Saved entries:
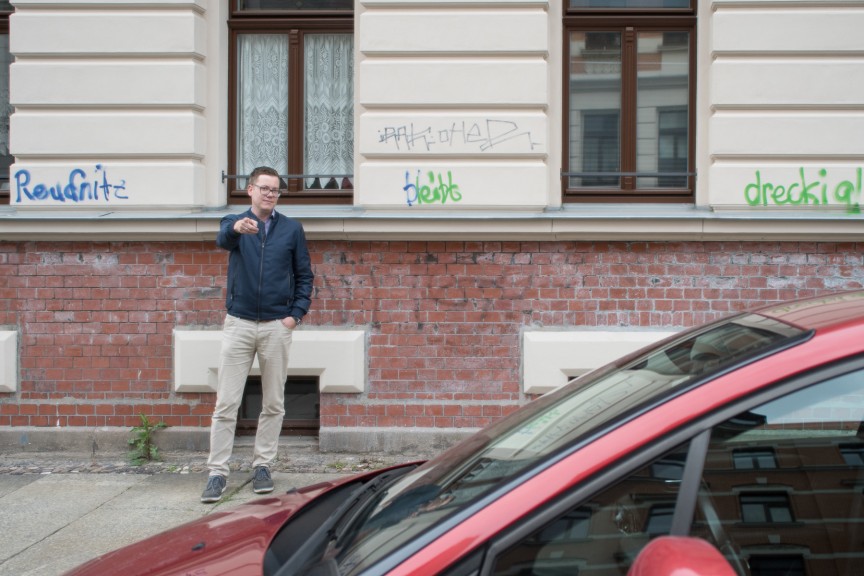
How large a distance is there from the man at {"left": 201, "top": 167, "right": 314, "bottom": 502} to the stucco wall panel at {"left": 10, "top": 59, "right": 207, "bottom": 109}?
1.48 meters

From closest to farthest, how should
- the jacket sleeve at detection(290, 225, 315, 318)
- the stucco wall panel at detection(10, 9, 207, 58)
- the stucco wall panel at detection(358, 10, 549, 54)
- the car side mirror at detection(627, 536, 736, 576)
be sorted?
1. the car side mirror at detection(627, 536, 736, 576)
2. the jacket sleeve at detection(290, 225, 315, 318)
3. the stucco wall panel at detection(358, 10, 549, 54)
4. the stucco wall panel at detection(10, 9, 207, 58)

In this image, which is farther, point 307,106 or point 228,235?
point 307,106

> Your objective:
Lay out all of the data above as a two-column CSV with the headers "question_text" and "answer_text", one row per entry. Put each field in double quotes with its line breaks replaced by spaces, and leave out the pictures.

> Task answer:
question_text,answer_text
"How large a distance is there from the man at {""left"": 201, ""top"": 167, ""right"": 314, ""bottom"": 502} to the stucco wall panel at {""left"": 10, ""top"": 59, ""right"": 207, ""bottom"": 109}?","1.48 meters"
"From closest to farthest, how should - the jacket sleeve at detection(290, 225, 315, 318) - the stucco wall panel at detection(10, 9, 207, 58) - the stucco wall panel at detection(358, 10, 549, 54) - the car side mirror at detection(627, 536, 736, 576) be sorted?","1. the car side mirror at detection(627, 536, 736, 576) 2. the jacket sleeve at detection(290, 225, 315, 318) 3. the stucco wall panel at detection(358, 10, 549, 54) 4. the stucco wall panel at detection(10, 9, 207, 58)"
"In this image, which is farther, point 307,106 or point 228,235?","point 307,106"